How an audio-interface can help increase the quality of your product – an evening Around Sound with DELTA
Most of us remember the audio interface of the game Pac Man, or the sound of the Playstation 1 launching. An audio interface helps us identify functions and opportunities, but it also helps to determine the quality of the product too.
Friday the 13th at Republikken – Vesterbro Copenhagen, DELTA Idemolab hosted an event dedicated to sound and the importance of quality sound in our everyday life. Expert speakers where gathered to inform and educate the audience and several of us from Attention. Among the speakers was Michael Hoby Andersen – Senior Interaction Designer & Acoustics Researcher at Jabra, GN Netcom.
Michael from the company Jabra, who mainly deal in audio producing products such as headsets, hands free mobile headsets and speakers, presented the importance of audio interface in tech products, but also the importance of ascribing clear target groups to your products.

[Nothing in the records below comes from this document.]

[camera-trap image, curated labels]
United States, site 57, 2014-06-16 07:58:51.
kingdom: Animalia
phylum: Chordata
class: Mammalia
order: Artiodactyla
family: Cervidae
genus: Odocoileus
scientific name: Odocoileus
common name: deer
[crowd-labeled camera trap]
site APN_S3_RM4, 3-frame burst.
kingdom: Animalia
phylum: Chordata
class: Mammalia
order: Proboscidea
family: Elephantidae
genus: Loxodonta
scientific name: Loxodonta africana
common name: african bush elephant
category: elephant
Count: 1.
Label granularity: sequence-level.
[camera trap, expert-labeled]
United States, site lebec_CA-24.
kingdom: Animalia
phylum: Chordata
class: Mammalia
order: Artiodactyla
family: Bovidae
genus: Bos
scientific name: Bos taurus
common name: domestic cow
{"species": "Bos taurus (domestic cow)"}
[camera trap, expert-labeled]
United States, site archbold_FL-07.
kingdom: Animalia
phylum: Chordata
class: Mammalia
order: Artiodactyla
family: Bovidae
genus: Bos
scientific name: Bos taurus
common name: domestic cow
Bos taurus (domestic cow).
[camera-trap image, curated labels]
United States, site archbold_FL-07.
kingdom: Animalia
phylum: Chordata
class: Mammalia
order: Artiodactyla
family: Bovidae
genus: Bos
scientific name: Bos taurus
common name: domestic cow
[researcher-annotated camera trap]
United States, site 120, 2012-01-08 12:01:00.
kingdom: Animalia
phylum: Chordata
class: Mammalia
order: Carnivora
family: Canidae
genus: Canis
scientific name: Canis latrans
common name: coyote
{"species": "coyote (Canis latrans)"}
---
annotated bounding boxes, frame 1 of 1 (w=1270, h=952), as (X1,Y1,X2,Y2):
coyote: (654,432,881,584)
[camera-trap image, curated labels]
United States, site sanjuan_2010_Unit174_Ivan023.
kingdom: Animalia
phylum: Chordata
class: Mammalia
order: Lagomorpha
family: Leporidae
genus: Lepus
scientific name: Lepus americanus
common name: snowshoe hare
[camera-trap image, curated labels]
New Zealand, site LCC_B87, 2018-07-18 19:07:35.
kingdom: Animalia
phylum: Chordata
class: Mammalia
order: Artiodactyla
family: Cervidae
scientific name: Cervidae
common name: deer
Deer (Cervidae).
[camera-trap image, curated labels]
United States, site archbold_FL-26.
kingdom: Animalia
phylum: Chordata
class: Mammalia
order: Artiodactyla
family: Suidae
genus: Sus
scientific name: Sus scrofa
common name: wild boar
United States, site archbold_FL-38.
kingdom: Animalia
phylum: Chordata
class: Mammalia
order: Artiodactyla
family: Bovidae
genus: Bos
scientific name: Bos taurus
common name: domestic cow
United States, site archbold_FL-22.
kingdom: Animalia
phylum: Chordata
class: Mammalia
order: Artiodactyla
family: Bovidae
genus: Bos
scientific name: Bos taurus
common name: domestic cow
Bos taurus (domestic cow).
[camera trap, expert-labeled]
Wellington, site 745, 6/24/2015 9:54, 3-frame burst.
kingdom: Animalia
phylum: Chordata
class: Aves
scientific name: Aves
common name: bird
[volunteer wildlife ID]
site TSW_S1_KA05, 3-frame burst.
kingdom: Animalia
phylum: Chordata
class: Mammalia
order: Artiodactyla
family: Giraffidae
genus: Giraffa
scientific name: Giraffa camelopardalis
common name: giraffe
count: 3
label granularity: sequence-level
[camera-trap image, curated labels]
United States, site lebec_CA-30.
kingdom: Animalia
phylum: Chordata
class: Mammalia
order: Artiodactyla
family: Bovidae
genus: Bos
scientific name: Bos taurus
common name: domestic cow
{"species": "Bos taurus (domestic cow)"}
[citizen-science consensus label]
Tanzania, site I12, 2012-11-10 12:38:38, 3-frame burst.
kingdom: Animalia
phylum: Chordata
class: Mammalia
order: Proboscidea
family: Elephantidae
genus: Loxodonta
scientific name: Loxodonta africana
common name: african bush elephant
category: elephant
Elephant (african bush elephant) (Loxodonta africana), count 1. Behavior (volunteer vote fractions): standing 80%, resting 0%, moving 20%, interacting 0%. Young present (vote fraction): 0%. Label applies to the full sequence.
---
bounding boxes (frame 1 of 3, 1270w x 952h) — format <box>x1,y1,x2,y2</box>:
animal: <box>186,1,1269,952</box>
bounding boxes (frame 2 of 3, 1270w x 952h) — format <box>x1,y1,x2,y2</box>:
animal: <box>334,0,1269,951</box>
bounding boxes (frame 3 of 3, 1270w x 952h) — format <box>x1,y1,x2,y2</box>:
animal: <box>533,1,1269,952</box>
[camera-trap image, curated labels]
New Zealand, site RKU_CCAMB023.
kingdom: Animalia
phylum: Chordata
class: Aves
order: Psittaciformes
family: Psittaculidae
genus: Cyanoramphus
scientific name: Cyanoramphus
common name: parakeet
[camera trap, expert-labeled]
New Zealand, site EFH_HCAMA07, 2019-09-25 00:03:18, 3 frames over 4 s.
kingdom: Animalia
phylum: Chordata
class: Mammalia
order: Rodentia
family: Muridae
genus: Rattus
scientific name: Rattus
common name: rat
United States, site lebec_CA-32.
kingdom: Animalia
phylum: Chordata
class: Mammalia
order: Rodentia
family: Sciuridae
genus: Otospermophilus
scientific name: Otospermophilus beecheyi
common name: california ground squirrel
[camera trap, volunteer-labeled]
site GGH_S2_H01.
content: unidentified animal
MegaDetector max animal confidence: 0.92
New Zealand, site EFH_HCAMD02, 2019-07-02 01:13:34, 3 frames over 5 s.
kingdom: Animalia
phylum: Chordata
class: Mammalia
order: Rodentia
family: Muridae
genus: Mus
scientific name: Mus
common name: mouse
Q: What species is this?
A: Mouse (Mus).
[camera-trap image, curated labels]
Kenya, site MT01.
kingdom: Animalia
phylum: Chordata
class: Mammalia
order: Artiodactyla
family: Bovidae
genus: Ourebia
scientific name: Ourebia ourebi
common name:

Targeting the audience with the right audio
Jabra recently launched their speaker ‘Soulmate’, which had Eminem and his fans in mind when Jabra targeted their audience. The Soulmate is a display-less, compact, loud playing, portable speaker – good for targeting the younger audience, but as we learned physical design is not enough when you want to create the desired attention.
Naturally the product needs to have sufficient playing capabilities, but the audio interface is important as well. The basics of audio interface on a display-less product such as the Soulmate are the on/off button audio, the Bluetooth indicator and so on. This audio need to be as logical as possible e.g. the “off” button is somewhat sad and likely in a minor tone.
Audio interface should be able to simplify the operational processes of the product, but good audio interface can help to create an experience for the user, and help to create product identity which the user is able to identify with and as a result create more value for the user.
Creating product identity with audio interface
The Jabra Soulmate needed to identify with Eminem’s fans, likely in the age group of 14-20, aware of – and interested in the hip/hop environment, and would likely prefer a loud playing portable speaker from a high end audio system.
The specific audio interface necessary for the Soulmate to identify with the user, was among others; the bass sounds – reassuring the user of the speakers capability of playing loud and deep, it could also be the hip/hop sound of a DJ scratching a record or a provocative, personal voice-over of a woman telling you to connect her to your Bluetooth device.
The audio interface supplies the product with identity and allows for the user to identify with the product. This will purposely generate increased value and quality to the product, and will in long term generate more sales and a higher degree of user satisfaction.